Remember, Devon, lament is the antidote to denial.

Alright, back to our regularly scheduled program. For us, part of "going live" with Archivematica is ensuring that our current backlog of unprocessed, digital accessions makes its way safely and efficiently into Archivematica's backlog... so that those accessions can be appraised and arranged sometime soon with some new functionality that will be out in version 1.6! Today's post details some of the analysis we did on our current backlog, some of the "pre-transfer" manipulation we've done to the digital accessions in it, the Archivematica environment we're using (at least for now) and the automation-tools setup we're using to automate the process as well as some of the errors we've encountered so far.

Our Current Backlog

As tempted as we were to just dive in, we knew we needed to do a bit of analysis on our current backlog, just to know what we were up against. Here's some basic stats we gathered that informed our subsequent decision-making processes.

Overall:
  • Total deposits: 209
  • Total size: 3.6 TB
  • Total number of files: 5,187,920 

Averages:
  • Average size: 17.2 GB
  • Average number of files: 5683.8

Top ten deposits by size:
  1. 806.6 GB (21.6 %)
  2. 797.1 GB (21.4 %)
  3. 705.6 GB (18.9 %)
  4. 180.4 GB (4.8 %)
  5. 154.1 GB (4.1 %)
  6. 133.2 GB (3.6%)
  7. 128.2 GB (3.4%)
  8. 126.5 GB (3.4 %)
  9. 121.1 GB (3.2 %)
  10. 67.8 GB (1.8%)

For reference, only 6.7% of our deposits make up 99% of our total size; that means we're talking about a pretty long tail here.

Top ten deposits by number of files:
  1. 4,182,060
  2. 208,577
  3. 178,265
  4. 155,198
  5. 154,187
  6. 89,431
  7. 49,201
  8. 17,883
  9. 17,786
  10. 17,541

For reference, only 8.1% of our deposits have more than 5,000 files, so another really long tail.

Ensuring that Archivematica Could Handle this Backlog

Based on a couple of relevant conversations on the Archivematica listserv, we knew that Archivematica, like ArchivesSpace and Pokemon Go and just about every other piece of software out there, can have some scalability and performance issues when you start throwing a lot at it.
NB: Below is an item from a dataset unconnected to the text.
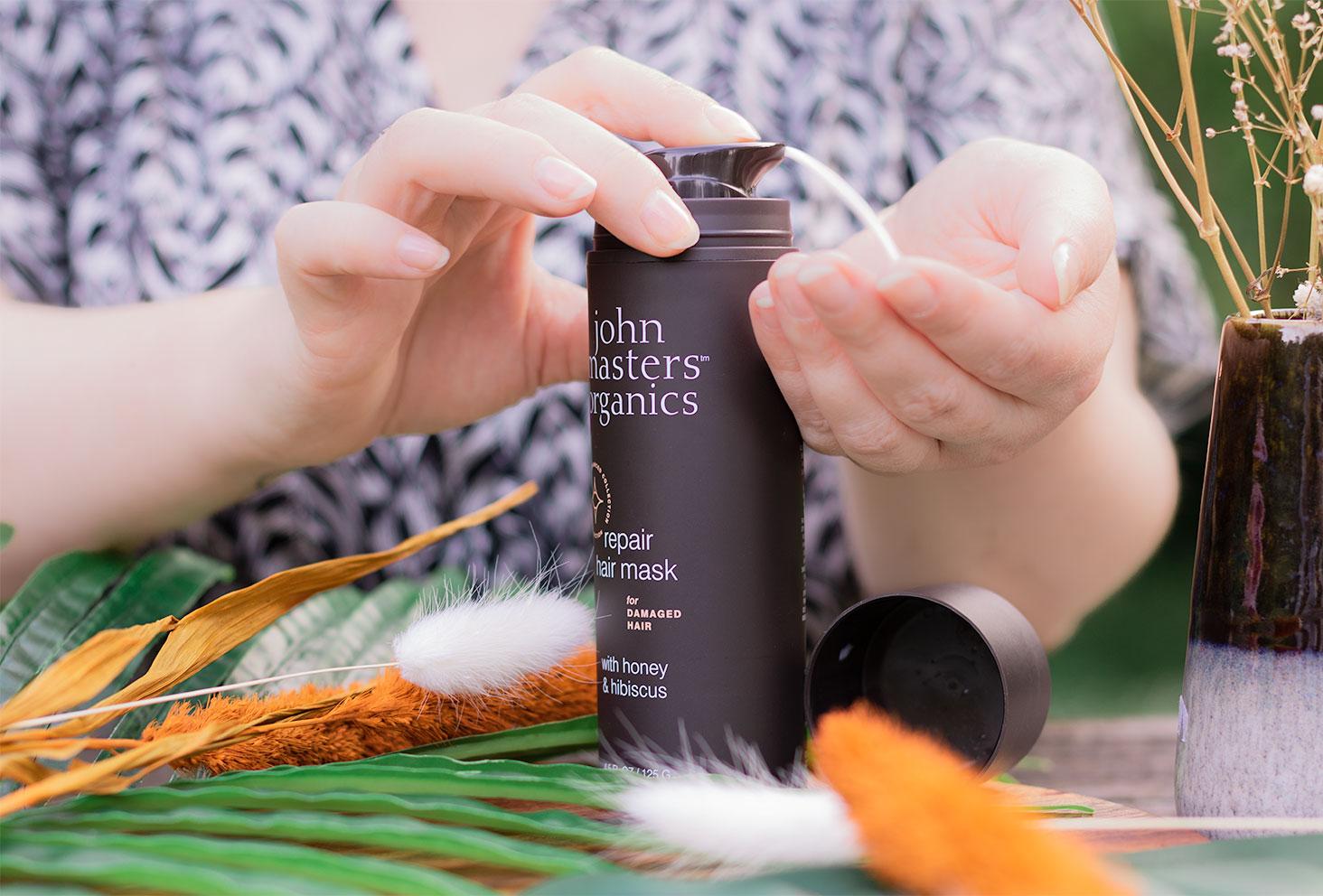 Utilisation entre les mains de la pompe du masque pour cheveux abîmés de John Masters Organics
There's a couple in particular that we returned to again and again:
  • Archivematica Data Flow: This one gave us Justin Simpson's heuristic for processing space, and taught us that we'd need consider the largest transfer we'd want to process at once, and allocate 3 to 4 times as much space in our processing location (i.e., /var/archivematica/sharedDirectory). Note, this is not the same as storage space, this is just the amount you'll need as Archivematica runs through it's various micro-services.
  • Elasticsearch indexing AIPs with many files: These basically just taught us to keep an eye out on Elasticsearch. Indexing makes about "a zillion" queries (quoting our system administrator here), and with every query Archivematica has to look through all the files in a given transfer, once per file (still quoting). So it can take a while, especially for transfers with lots of files. In fact, this is our most persistent source of frustration during testing, this round and previous rounds.
  • Archivematica scalability on very large object: This one taught us that Archivematica can handle really large files (our biggest, if I had to guess, is probably a ~65 GB video file) and that number of files is really what we should be looking out for.
  • Also, we learned that transfers of 80,000 or 80,000 files just won't work, no matter what setup you've got. This we learned from an internal e-mail but apparently it's out there on the list somewhere.

In the end, there are basically two ways you can ensure that Archivematica doesn't run into scalability and performance issues. You can: 1) reduce the size or volume of your transfers; or 2) up the power of your Archivematica environment. After some back and forth with our system administrator, we ended up doing a little of both.

Pre-Transfer Manipulation

We've settled on somewhat arbitrary parameters for our transfers: no more than 50-60 GB or 50,000 files. For the handful of transfers we encounter that are over that amount (I'm looking at you, Michigan governors and congresspeople), I've manually broken them up and given them a sequential suffix (i.e., _001, _002, _003, etc.) that will become the "name" of the transfer in Archivematica. We'll keep them together with the same accession by ensuring that the accession number in Archivematica is the same. We've even worked this into our procedures going forward.

Archivematica Environment

Here's what we're working with so far. The VM has:
  • 16GB of RAM
  • 4 virtual CPUs
  • ~350GB of disk for processing

Our system administrator also set Elasticsearch's ES_HEAP_SIZE to 2G from the default of 640m. Finally, he made some tweaks to mysql, mostly guesswork based on mysqltuner:
  • key_buffer_size to 512M from the default of 16M
  • query_cache_size to 256M from default of 16M
  • query_cache_limit to 8M from default of 1M
  • innodb_buffer_pool_size to 512M from default of 128M
  • max_heap_table_size to 256M and tmp_table_size to 256M

Finally, he commented out the print statement in index_transfer_files in elasticSearchFunctions.py and added an index on currentLocation (this particular change will make it into Archivematica proper as you can see for yourself on this pull request). You can see the explanation on the Archivematica Tech List.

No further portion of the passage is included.